The method provided by the invention comprises the following steps:

1) A long fragment DNA is subjected to cleavage by transposase, amplification to introduce dUTP and then removing the dUTP to obtain cleaved fragments;

2) Sequencing adapter single strands A with different tags and sequencing adapter single strands B with different tags which are partially complementary thereto, are added respectively in single strand form into a system containing the cleaved fragments to generate a reaction, so that the cleaved fragments are ligated to sequencing adapters at both ends, to obtain products ligated to different sequencing adapters by the combination of the tags in the sequencing adapter single strands A and sequencing adapter single strands B, wherein the cleaved fragments are corresponding to different sequencing adapters from each other;

the sequencing adapter single strands A with different tags and the sequencing adapter single strands B with different tags can be annealed to form the sequencing adapters;

3) PCR amplification is carried out with DNA matched to the sequencing adapters as primers while using the product after the ligation of the sequencing adapters as a template, and the PCR amplification product obtained is a PCR amplification product ligated to different sequencing adapters;

4) Constructing a library using the PCR amplification product ligated to different sequencing adapters to obtain a long fragment DNA library.

The constructing a library (see specifically the examples) comprises steps in turn of digesting dUTP of the PCR amplification product ligated to sequencing adapters, double-stranded cyclization, EcoP15 digestion, terminal repairing, dephosphorylation, ligating a second adapter, amplification of the product after ligating a second adapter, and isolating to obtain single strands, and single strand cyclization to obtain the long fragment DNA library.
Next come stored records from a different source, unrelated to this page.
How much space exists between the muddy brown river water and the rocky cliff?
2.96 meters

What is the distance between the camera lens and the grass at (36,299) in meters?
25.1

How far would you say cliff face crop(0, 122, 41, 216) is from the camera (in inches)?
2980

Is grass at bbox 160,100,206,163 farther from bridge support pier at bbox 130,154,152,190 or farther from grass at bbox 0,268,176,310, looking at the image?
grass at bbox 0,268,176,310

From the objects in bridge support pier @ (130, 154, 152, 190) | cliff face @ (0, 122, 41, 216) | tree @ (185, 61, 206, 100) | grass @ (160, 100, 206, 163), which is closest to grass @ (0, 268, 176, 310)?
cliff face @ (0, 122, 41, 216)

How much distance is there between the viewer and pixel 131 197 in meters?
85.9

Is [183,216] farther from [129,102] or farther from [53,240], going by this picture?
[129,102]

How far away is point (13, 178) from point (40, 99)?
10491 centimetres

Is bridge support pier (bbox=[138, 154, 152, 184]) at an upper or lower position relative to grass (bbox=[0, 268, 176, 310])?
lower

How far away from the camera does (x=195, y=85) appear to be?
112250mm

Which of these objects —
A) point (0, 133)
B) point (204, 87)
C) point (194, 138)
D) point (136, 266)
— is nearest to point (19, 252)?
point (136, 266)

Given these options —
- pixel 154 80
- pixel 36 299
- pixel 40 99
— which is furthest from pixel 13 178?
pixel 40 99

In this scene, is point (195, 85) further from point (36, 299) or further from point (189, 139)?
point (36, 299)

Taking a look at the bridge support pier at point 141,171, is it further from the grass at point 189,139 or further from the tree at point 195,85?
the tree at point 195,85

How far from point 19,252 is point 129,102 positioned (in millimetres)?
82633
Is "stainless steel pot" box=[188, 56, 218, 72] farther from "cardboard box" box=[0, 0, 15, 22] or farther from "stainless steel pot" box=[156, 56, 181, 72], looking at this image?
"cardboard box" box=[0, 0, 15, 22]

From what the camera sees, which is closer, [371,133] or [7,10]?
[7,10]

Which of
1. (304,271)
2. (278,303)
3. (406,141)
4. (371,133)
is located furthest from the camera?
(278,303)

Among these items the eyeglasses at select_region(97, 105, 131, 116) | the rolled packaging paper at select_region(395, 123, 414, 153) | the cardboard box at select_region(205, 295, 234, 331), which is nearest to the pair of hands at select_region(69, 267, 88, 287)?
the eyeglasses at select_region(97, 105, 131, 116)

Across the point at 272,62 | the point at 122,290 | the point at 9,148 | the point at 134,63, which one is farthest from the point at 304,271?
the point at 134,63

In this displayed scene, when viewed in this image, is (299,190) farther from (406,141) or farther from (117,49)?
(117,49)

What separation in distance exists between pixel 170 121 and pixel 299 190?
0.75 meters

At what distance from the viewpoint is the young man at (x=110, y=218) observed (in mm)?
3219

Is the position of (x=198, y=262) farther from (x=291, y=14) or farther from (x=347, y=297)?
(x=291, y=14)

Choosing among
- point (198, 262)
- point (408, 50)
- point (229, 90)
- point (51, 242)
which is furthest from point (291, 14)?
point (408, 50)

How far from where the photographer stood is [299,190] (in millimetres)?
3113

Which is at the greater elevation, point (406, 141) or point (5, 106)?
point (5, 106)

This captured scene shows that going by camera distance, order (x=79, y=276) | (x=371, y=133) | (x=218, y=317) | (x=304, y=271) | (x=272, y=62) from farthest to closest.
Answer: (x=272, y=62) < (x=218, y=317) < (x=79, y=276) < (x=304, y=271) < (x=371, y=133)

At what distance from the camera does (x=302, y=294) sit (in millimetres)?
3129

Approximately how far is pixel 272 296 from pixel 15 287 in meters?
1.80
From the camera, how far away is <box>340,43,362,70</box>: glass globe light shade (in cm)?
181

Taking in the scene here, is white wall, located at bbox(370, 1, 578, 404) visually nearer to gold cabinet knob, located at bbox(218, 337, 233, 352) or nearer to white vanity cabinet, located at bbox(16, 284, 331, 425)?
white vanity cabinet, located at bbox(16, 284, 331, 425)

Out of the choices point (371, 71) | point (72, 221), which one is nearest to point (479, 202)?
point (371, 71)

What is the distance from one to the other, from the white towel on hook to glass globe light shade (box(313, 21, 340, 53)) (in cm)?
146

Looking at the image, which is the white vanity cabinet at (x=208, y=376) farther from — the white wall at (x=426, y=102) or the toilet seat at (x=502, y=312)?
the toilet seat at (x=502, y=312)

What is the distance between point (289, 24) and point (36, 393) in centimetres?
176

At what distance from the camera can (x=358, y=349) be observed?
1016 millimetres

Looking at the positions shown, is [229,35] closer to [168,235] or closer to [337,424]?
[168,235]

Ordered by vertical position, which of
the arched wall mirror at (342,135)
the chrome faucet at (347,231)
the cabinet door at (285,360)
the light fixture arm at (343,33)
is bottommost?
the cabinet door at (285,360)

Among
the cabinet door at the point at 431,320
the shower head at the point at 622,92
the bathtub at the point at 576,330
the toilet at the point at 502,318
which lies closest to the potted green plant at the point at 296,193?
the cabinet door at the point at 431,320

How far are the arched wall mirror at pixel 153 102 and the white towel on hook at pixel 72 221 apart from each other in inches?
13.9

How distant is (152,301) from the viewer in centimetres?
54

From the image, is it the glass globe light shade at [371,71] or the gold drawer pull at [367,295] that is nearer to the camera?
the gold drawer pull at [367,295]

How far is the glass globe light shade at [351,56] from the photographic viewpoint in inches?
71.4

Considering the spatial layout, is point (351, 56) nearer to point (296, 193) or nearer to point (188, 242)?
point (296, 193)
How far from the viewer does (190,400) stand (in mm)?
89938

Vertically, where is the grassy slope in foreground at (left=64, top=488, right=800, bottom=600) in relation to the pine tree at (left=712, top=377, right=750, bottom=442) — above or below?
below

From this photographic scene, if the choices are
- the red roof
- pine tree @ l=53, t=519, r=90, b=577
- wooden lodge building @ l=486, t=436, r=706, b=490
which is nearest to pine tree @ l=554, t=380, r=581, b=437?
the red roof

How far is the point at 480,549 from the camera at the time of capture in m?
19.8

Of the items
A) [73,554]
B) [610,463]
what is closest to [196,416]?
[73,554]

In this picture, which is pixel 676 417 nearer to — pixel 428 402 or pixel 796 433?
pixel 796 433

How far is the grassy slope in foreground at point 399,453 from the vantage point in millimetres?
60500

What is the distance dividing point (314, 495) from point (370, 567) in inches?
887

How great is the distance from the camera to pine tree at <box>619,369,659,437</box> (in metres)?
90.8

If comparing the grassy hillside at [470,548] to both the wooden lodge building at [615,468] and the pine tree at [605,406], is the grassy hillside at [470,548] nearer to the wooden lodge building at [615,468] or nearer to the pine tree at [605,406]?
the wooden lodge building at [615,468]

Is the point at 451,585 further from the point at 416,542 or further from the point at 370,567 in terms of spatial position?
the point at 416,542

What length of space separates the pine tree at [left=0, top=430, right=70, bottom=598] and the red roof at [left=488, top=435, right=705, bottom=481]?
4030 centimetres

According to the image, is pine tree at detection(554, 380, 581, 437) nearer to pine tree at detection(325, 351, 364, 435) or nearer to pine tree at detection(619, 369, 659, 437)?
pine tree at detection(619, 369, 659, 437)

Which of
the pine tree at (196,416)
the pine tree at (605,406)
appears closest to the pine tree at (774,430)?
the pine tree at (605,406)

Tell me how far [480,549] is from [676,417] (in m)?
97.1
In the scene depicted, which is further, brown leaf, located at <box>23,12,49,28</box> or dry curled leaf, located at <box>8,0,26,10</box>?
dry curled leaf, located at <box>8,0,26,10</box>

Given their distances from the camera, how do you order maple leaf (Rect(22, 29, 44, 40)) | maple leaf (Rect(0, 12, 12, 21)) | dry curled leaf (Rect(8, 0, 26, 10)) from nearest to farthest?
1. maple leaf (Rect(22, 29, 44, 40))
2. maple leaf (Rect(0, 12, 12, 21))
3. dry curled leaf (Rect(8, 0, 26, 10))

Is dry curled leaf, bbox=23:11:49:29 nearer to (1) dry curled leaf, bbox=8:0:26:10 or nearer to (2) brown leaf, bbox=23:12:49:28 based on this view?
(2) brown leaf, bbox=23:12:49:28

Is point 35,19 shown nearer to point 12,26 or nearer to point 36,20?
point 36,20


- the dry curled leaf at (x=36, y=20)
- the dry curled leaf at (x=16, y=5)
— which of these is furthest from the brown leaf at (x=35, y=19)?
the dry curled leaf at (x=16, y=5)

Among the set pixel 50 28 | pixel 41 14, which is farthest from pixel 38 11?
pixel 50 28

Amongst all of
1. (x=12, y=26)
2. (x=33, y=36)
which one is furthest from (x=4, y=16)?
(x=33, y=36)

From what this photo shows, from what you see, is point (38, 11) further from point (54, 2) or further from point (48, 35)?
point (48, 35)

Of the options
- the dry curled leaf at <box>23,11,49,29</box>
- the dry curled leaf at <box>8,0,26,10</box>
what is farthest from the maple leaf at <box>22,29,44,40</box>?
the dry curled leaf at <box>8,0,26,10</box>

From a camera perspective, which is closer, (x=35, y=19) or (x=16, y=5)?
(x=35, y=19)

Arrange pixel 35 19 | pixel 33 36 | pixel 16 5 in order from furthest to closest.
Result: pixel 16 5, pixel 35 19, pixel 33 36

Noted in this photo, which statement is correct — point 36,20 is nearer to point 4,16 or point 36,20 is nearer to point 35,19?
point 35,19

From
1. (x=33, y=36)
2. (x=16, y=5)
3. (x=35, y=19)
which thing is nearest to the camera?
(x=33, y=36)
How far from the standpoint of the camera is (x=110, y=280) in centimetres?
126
In the above method, the step 1) of the method comprises the steps of:

(1) cleaving the long fragment DNA with a transposase and ligating amplification adapters at both ends of the fragment after cleavage to obtain a product ligated to the amplification adapters;

(2) performing a first PCR amplification with the product ligated to the amplification adapters as a template and the DNA matched to the amplification adapters as primers to obtain a first PCR amplification product; and dUTP is incorporated during the first PCR amplification process;

the PCR amplification reaction system (no template) comprises: 2× buffer 291.2 uL, Primer B (20 uM) 8.48 uL, Primer C (20 uM) 8.48 uL, dNTP (25 mM each) 20.17 uL, dUTP (4 mM) 5.04 uL, Pfu turbo Cx polymerase 7.68 uL, 20% (by volume) Triton X-100 aqueous solution 20.8 uL, 10% (by volume) Tween 20 aqueous solution 20.8 uL, adding nuclease free water to a total volume of 560 uL.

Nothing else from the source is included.